§ EXERCISE DESCRIPTION
In the McMurdo Dry Valley hypotheses below, which two kinds of pulse events does H1 name?

§ DOCUMENT SEGMENT
McMurdo LTER Hypotheses for MCM-IV

Overarching Hypothesis Climate warming in the McMurdo Dry Valley ecosystem will amplify connectivity among landscape units leading to enhanced coupling of nutrient cycles across landscapes, and increased biodiversity and productivity within the ecosystem.

Climate warming may be manifested as a slow press of warmer summers as ozone depletion is ameliorated, upon which transient pulse events of high summer flows and katabatic winds will be overprinted

Working Hypotheses

H1. Pulse events (wind and melt) increase hydrological and biological connectivity across landscape units.

Floods produced by warming events and katabatic windstorms of increased magnitude and/or frequency will accelerate movement of biota and nutrients across the dry valley landscape. Large pulses in melt water should enhance connectivity by increasing habitat suitability for microalgae and invertebrates and effectively expanding the range of many taxa. Movement of specific organisms with water and wind-blown material should resemble source pools within a given valley because the valleys are aligned with prevailing winds

H2. Summer pulses of liquid water produce transient moist habitats with altered biological diversity and ecological complexity.

If dry valley invertebrate and bacterial communities respond in opposite ways to saturation, then the most complex communities (i.e., those characterized by moderate levels of bacterial, cyanobacterial and invertebrate diversity) may occur in the ecotones between saturated sediments and arid soil environments. If warm climates enhance hydrologic connectivity by expanding the saturated zones, these ecotones between wet sediment and dry soil environments may also be expanded, thus contributing to more biological complexity within the dry valley landscape.

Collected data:
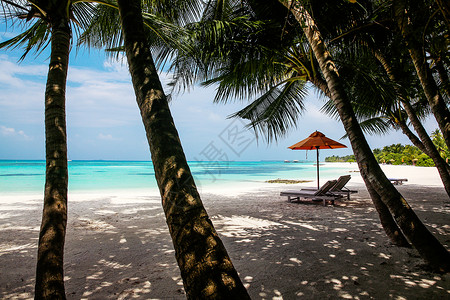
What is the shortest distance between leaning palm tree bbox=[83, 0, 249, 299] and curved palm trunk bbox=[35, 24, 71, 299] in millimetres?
1093

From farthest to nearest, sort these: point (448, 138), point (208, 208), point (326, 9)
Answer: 1. point (208, 208)
2. point (326, 9)
3. point (448, 138)

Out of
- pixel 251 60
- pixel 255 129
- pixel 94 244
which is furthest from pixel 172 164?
pixel 255 129

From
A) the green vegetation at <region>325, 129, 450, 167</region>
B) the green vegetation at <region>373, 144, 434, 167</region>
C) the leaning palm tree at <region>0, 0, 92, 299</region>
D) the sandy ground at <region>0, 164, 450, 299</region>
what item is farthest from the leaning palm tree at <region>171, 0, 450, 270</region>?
the green vegetation at <region>373, 144, 434, 167</region>

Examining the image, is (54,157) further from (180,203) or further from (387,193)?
(387,193)

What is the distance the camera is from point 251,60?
4.96 metres

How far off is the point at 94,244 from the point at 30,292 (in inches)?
62.0

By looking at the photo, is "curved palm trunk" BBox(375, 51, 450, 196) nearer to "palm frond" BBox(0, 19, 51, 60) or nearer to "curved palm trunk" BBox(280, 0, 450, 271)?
"curved palm trunk" BBox(280, 0, 450, 271)

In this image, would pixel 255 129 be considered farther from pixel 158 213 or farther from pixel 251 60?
pixel 158 213

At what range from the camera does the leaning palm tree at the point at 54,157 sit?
1864mm

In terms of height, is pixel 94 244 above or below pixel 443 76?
below

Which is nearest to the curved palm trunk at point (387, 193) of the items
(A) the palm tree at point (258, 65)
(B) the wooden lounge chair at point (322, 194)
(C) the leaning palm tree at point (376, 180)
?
(C) the leaning palm tree at point (376, 180)

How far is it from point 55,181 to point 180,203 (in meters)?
1.48

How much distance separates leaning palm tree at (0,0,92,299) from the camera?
1864mm

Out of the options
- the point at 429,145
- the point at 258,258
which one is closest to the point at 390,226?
the point at 258,258
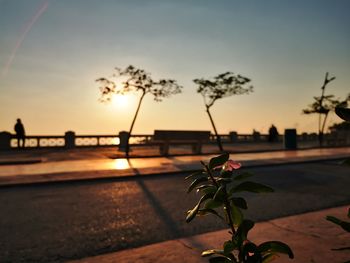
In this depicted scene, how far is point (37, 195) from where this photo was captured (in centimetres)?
758

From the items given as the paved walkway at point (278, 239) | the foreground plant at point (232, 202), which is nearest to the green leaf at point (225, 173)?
the foreground plant at point (232, 202)

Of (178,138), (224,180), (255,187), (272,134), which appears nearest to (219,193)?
(224,180)

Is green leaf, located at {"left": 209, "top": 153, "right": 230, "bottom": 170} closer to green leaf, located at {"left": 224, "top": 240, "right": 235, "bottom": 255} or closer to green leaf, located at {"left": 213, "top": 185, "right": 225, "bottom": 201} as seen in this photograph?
green leaf, located at {"left": 213, "top": 185, "right": 225, "bottom": 201}

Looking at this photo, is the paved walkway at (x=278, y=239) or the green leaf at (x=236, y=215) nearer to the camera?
the green leaf at (x=236, y=215)

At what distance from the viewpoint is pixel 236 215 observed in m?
1.95

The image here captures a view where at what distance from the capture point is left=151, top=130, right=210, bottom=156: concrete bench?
18.6 meters

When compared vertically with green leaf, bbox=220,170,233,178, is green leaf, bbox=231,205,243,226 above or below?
below

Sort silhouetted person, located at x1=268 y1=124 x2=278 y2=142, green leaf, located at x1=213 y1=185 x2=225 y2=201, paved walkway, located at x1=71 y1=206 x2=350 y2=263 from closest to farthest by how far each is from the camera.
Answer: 1. green leaf, located at x1=213 y1=185 x2=225 y2=201
2. paved walkway, located at x1=71 y1=206 x2=350 y2=263
3. silhouetted person, located at x1=268 y1=124 x2=278 y2=142

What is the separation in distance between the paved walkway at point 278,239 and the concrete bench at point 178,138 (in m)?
13.4

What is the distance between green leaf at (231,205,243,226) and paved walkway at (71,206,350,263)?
187cm

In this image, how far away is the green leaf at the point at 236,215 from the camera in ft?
6.37

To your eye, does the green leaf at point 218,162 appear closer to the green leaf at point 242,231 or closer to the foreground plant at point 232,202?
the foreground plant at point 232,202

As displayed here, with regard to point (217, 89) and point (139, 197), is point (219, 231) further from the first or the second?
point (217, 89)

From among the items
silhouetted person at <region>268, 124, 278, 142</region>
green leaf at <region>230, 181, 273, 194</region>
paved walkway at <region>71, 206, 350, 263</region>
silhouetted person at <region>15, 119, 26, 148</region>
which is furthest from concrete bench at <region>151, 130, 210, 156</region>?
Answer: silhouetted person at <region>268, 124, 278, 142</region>
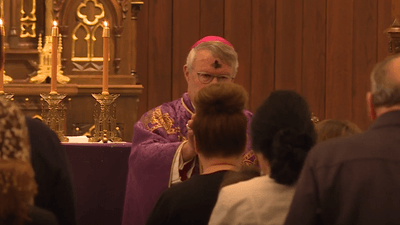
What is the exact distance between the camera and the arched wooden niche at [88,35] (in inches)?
233

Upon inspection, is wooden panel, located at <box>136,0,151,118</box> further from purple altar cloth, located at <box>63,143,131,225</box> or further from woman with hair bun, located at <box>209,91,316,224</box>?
woman with hair bun, located at <box>209,91,316,224</box>

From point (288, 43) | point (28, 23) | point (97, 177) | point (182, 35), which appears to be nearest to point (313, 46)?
point (288, 43)

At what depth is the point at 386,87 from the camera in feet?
7.23

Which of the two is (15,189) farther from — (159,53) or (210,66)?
(159,53)

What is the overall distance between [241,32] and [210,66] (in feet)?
12.7

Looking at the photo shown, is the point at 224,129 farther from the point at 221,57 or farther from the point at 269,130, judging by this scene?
the point at 221,57

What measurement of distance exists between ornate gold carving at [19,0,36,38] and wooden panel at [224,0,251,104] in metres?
2.16

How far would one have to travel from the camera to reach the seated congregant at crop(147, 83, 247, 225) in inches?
97.3

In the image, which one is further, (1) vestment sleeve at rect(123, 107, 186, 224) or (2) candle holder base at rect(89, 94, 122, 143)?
(2) candle holder base at rect(89, 94, 122, 143)

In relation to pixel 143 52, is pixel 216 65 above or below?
below

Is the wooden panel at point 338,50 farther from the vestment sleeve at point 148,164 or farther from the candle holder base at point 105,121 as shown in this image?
the vestment sleeve at point 148,164

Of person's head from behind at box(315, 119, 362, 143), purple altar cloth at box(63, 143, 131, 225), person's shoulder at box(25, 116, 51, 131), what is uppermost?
person's shoulder at box(25, 116, 51, 131)

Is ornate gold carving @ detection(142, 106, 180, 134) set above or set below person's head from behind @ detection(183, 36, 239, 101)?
below

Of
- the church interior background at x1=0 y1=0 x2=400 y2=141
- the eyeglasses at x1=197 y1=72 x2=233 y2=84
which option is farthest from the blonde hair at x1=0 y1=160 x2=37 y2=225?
the church interior background at x1=0 y1=0 x2=400 y2=141
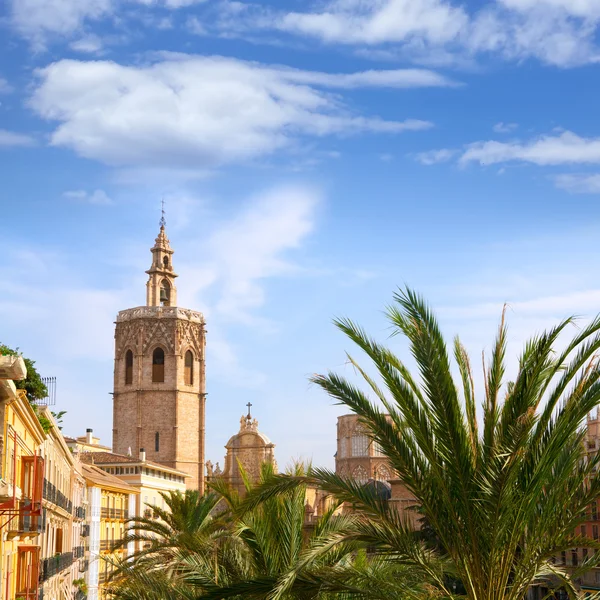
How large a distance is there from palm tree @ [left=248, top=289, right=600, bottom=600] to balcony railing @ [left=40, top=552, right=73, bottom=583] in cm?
1883

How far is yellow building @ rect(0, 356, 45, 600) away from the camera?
54.0 ft

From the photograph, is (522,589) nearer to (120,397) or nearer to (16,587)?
(16,587)

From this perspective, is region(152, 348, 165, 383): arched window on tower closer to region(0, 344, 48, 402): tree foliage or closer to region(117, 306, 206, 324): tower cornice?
region(117, 306, 206, 324): tower cornice

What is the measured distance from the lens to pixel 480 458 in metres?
9.82

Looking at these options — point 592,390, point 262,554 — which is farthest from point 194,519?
point 592,390

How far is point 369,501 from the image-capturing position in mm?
10328

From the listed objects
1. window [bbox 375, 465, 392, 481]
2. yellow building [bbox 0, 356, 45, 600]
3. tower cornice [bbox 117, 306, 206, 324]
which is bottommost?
yellow building [bbox 0, 356, 45, 600]

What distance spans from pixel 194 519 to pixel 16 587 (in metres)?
4.51

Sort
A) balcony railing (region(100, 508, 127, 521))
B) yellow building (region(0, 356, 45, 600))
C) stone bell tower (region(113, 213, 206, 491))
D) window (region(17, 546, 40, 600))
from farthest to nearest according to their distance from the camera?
stone bell tower (region(113, 213, 206, 491)), balcony railing (region(100, 508, 127, 521)), window (region(17, 546, 40, 600)), yellow building (region(0, 356, 45, 600))

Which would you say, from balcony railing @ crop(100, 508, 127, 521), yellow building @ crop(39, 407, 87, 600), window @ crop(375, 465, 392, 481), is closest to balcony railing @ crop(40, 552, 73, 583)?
yellow building @ crop(39, 407, 87, 600)

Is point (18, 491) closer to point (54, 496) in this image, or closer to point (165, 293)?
point (54, 496)

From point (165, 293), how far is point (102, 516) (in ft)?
125

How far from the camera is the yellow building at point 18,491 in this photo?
16453mm

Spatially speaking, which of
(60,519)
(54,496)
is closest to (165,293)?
(60,519)
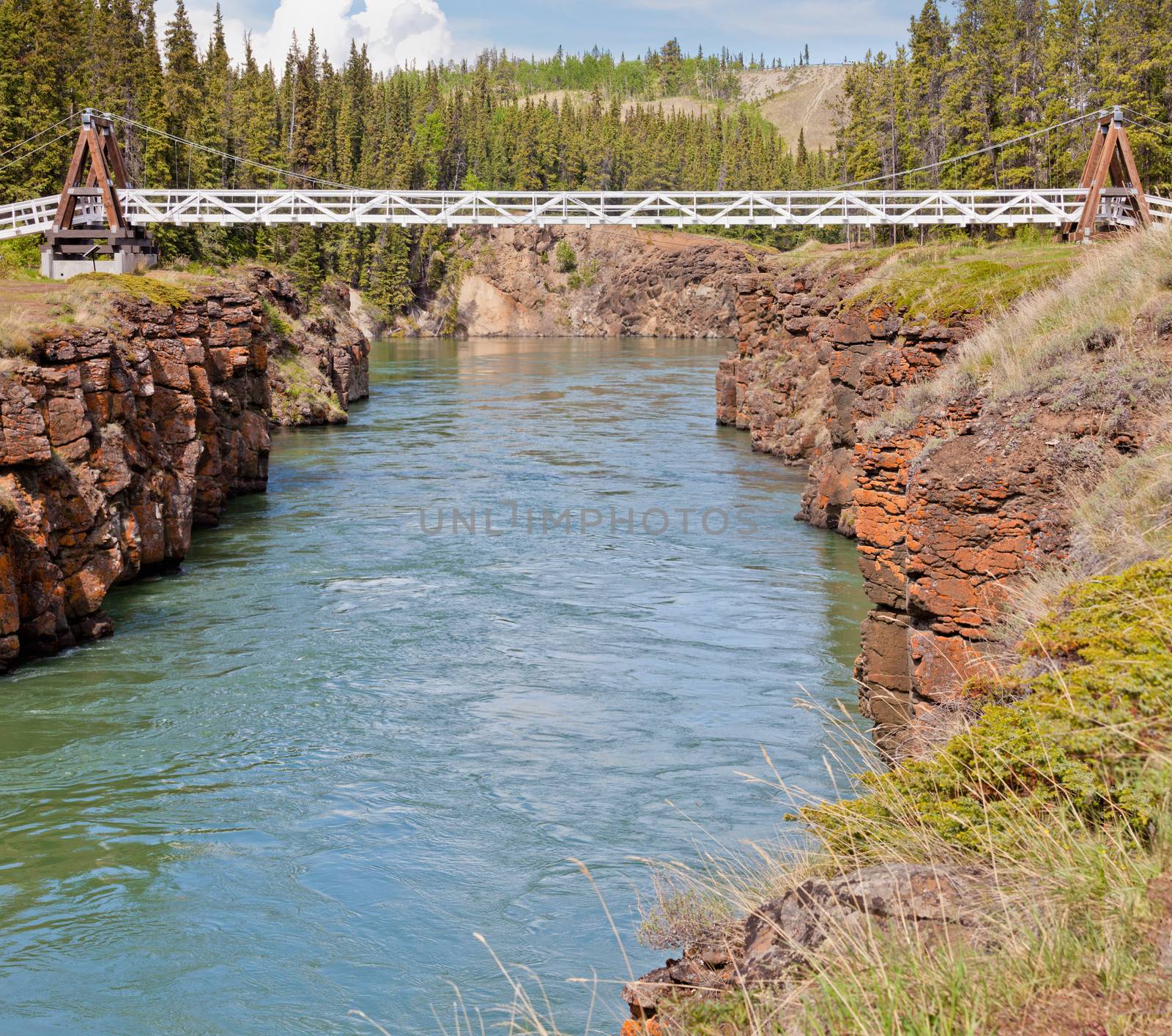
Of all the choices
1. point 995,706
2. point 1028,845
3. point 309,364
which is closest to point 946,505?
point 995,706

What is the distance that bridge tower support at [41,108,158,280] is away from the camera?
3775 centimetres

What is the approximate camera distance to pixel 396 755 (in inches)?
663

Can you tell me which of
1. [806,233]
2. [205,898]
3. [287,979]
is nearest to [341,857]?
[205,898]

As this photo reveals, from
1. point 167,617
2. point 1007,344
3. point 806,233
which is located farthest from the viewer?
point 806,233

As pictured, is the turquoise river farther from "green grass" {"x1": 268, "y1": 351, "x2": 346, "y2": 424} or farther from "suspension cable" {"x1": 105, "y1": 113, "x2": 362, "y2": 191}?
"suspension cable" {"x1": 105, "y1": 113, "x2": 362, "y2": 191}

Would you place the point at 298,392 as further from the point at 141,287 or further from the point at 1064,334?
the point at 1064,334

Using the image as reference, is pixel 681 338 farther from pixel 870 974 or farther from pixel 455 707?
pixel 870 974

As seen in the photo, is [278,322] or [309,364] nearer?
[278,322]

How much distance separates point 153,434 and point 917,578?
2000cm

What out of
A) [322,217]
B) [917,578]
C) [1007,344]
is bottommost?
[917,578]

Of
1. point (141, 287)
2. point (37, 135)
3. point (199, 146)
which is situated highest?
point (199, 146)

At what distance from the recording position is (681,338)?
13162 cm

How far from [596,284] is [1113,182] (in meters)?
107

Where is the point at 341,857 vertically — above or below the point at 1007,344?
below
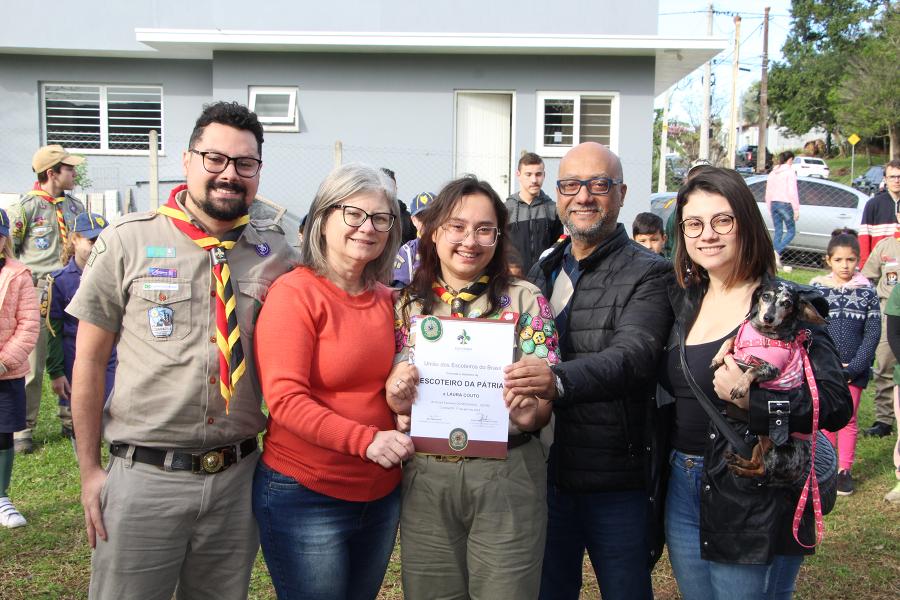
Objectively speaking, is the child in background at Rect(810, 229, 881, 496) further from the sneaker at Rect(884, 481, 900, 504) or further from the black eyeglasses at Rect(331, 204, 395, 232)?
the black eyeglasses at Rect(331, 204, 395, 232)

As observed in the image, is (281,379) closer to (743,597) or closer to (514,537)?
(514,537)

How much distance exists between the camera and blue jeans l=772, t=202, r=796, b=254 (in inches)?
565

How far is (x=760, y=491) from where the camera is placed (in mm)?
2555

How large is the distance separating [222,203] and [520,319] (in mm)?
1185

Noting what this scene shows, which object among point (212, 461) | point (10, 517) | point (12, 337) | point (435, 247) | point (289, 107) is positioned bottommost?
point (10, 517)

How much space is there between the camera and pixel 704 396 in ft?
8.75

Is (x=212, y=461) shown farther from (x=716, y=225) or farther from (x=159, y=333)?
(x=716, y=225)

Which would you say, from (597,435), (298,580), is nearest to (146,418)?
(298,580)

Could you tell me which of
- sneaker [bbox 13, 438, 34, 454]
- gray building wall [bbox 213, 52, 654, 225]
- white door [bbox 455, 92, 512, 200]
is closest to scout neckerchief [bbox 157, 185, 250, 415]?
sneaker [bbox 13, 438, 34, 454]

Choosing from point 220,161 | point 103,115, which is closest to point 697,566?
point 220,161

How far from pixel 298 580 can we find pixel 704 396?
1574mm

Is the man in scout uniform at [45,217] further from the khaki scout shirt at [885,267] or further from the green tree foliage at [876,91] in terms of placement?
Result: the green tree foliage at [876,91]

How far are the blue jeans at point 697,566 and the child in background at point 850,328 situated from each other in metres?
3.92

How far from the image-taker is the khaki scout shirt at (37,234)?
782cm
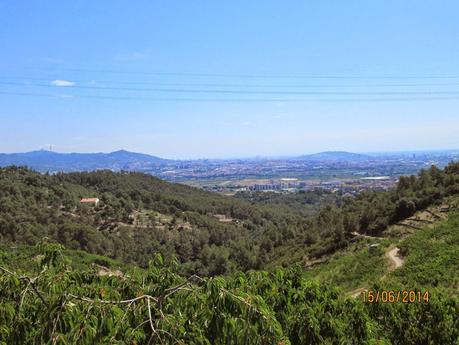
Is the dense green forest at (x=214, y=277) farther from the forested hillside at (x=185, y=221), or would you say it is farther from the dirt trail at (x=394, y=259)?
the dirt trail at (x=394, y=259)

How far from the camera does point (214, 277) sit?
3.42 meters

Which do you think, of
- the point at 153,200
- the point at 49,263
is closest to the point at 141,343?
the point at 49,263

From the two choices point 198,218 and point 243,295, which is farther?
point 198,218

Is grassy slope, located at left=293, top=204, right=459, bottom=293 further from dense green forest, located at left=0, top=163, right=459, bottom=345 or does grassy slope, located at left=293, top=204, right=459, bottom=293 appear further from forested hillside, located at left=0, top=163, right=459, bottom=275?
forested hillside, located at left=0, top=163, right=459, bottom=275

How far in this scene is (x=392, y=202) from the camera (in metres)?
39.8

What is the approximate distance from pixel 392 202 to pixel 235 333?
40.6m

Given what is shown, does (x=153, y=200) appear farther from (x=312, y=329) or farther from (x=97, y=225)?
(x=312, y=329)
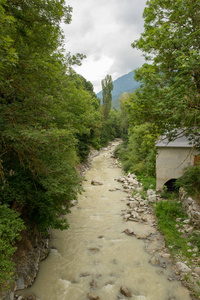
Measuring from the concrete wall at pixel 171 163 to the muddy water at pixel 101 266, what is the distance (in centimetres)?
400

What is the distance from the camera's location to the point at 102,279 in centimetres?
590

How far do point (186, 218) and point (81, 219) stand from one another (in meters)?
5.45

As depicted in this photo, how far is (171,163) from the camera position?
37.8ft

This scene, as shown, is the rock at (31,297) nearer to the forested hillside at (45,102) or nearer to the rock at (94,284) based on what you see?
the forested hillside at (45,102)

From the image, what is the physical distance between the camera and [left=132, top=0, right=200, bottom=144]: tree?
5.15 meters

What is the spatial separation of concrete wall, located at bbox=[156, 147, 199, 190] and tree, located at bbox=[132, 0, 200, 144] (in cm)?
547

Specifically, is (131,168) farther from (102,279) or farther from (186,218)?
(102,279)

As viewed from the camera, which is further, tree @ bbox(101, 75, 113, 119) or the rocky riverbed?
tree @ bbox(101, 75, 113, 119)

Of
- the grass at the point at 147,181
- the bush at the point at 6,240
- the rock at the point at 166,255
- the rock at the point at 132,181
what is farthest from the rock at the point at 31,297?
the rock at the point at 132,181

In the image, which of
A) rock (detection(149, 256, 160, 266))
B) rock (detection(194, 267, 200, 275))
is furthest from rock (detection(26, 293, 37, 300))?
rock (detection(194, 267, 200, 275))

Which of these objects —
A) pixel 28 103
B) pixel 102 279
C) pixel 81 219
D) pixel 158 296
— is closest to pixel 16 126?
pixel 28 103

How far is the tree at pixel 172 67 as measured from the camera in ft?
16.9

§ EXPECTED OUTPUT
Wind and melt.